Summary
criticizing 7–8 denial on sua sponte en banc poll on an unpublished opinion
Summary of this case from United States v. DominguezOpinion
No. 13–30016.
07-01-2015
Kyle D. Schonekas, Ian Lewis Atkinson, Esq., Attorney, William P. Gibbens, Esq., Schonekas, Evans, McGoey & McEachin, L.L.C., New Orleans, LA, for Petitioner–Appellant.

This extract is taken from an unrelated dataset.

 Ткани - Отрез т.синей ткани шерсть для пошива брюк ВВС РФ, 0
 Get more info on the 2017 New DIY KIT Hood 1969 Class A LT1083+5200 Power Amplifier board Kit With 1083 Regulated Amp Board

Ellen Daigle Doskey, Esq., District Attorney's Office for the 32nd JDC—Parish of Terrebonne, Houma, LA, for Respondent–Appellee.
Kyle D. Schonekas, Ian Lewis Atkinson, Esq., Attorney, William P. Gibbens, Esq., Schonekas, Evans, McGoey & McEachin, L.L.C., New Orleans, LA, for Petitioner–Appellant.
Ellen Daigle Doskey, Esq., District Attorney's Office for the 32nd JDC—Parish of Terrebonne, Houma, LA, for Respondent–Appellee.
Appeal from the United States District Court for the Eastern District of Louisiana, USDC 2:12–CV–749.
Before PRADO, ELROD, and GRAVES, Circuit Judges.
ON THE COURT'S OWN MOTION
EDWARD C. PRADO, Circuit Judge:
The Court having been polled at the request of one of its members, and a majority of the judges who are in regular active service and not disqualified not having voted in favor (Fed. R.App. P. 35 and 5th Cir. R. 35 ), rehearing en banc is DENIED. In the en banc poll, seven judges voted in favor of rehearing (Judges Jolly, Jones, Smith, Clement, Owen, Elrod, and Southwick) and eight judges voted against rehearing (Chief Judge Stewart and Judges Davis, Dennis, Prado, Haynes, Graves, Higginson, and Costa).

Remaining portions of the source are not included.